Financial adviser’s brothers and wife must use homes and rare book collection as collateral

Alleged Ponzi schemer Kenneth Starr could return to his Manhattan apartment soon, provided he can cobble together $10 million in bail.

On Tuesday, U.S. District Judge Shira Scheindlin said Starr could be released from jail provided his wife and brothers could come up with the bond package. Starr was arrested in May and charged with defrauding celebrity clients such as Uma Thurman and Carly Simon to the tune of $60 million. He has pled not guilty to those charges.

Starr had been seeking a $2 million bail.

Starr’s attorney Flora Edwards did not immediately respond to TheWrap’s request for comment, but Edwards told the judge that the only collateral her client had to offer was his brother's $1.7 million rare book collection, according to the Wall Street Journal.
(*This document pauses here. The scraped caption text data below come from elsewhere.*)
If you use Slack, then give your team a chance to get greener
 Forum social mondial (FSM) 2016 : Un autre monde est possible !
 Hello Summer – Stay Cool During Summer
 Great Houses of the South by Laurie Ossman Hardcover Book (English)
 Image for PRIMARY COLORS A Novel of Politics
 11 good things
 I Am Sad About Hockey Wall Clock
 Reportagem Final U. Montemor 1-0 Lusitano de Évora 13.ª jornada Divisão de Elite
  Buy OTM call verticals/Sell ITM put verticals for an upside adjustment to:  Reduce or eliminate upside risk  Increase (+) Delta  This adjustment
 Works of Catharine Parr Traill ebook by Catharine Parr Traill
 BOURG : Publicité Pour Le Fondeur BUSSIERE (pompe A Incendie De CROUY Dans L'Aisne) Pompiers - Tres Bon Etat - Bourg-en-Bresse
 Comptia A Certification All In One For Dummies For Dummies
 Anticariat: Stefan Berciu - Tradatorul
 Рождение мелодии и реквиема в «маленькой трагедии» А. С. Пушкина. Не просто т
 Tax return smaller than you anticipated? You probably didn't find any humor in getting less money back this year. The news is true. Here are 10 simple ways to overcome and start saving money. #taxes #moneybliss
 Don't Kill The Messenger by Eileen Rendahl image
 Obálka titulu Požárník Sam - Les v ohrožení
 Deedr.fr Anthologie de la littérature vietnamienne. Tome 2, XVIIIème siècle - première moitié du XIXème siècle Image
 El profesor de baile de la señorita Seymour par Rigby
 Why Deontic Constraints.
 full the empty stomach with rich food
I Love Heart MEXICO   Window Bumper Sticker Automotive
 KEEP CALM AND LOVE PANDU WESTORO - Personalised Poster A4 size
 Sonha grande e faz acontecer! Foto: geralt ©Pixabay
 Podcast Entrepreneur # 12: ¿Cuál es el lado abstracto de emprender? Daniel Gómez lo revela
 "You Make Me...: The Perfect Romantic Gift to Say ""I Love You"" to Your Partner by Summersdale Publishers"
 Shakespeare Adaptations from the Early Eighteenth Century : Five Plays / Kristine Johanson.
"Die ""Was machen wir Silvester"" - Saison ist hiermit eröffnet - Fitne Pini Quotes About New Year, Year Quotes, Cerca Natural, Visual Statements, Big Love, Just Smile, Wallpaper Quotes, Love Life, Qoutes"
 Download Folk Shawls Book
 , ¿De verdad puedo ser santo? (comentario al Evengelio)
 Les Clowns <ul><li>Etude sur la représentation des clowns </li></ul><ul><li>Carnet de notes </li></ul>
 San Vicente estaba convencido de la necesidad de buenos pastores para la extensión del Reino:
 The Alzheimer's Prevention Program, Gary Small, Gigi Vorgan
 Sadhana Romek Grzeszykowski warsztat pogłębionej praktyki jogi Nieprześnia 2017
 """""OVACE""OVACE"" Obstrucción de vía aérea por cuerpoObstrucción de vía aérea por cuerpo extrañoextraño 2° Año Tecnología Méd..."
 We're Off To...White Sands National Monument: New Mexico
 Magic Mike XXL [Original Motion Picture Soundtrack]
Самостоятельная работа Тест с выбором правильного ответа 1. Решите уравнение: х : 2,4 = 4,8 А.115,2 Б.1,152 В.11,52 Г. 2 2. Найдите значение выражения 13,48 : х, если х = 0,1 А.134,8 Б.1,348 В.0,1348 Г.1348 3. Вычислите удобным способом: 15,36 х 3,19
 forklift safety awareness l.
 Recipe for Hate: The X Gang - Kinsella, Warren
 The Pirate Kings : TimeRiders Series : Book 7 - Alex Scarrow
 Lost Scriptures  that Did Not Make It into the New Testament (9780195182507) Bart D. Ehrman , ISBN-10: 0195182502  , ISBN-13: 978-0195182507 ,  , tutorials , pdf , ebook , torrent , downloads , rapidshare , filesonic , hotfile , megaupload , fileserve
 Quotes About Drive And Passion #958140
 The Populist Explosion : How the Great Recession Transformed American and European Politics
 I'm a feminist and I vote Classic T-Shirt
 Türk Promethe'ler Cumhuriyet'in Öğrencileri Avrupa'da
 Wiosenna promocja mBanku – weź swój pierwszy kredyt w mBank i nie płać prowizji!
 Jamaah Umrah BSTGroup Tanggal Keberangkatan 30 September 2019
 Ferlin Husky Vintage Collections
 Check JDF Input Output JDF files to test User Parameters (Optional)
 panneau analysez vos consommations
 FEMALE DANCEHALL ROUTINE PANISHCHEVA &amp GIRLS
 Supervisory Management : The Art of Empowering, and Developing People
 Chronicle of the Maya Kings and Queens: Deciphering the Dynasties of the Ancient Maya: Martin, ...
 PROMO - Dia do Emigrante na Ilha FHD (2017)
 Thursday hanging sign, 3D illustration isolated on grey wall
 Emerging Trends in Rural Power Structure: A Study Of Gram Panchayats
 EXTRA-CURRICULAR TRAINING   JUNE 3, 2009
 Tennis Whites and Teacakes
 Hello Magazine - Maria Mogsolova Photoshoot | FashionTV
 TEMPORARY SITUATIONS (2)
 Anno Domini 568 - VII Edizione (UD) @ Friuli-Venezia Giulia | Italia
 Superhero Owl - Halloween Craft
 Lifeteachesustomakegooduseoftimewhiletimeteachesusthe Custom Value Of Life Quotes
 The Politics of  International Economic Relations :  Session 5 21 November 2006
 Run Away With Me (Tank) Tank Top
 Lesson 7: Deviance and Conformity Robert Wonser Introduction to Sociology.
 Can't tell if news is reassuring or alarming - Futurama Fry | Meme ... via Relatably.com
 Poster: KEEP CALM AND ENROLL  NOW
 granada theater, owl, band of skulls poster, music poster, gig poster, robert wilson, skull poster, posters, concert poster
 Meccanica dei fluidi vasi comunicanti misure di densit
Judge Scheindlin said that was insufficient and that the financial adviser’s brothers, Warren and Stuart, must offer up their Virginia and Connecticut houses, a Florida condo and some $250,000.

Starr, who was once a fixture of the Manhattan social scene, won’t be putting up the money himself. His assets have been frozen and his company Starr and Company is being controlled by a court appointed receiver.

The U.S. attorney’s office had filed an opposition to Starr’s bail request, saying that he posed a “serious flight risk.” In the filing, prosecutors argues that risk is even more severe given that he faces up to 445 years in prison and his ties to the investment world have been severed by the negative publicity.

Further, the opposition brief contends that the circumstances surrounding Starr’s arrest, during which he hid in the closet of his Manhattan condominium to avoid capture, indicated his willingness to flee.

On Tuesday the judge required that Starr’s bond have four signatories. In addition to Warren and Stuart Starr, the bond’s original signatories, Starr’s wife Diane Passage and friend charter jet executive Michael Giordano added their names to the bond, DNAInfo.com reports.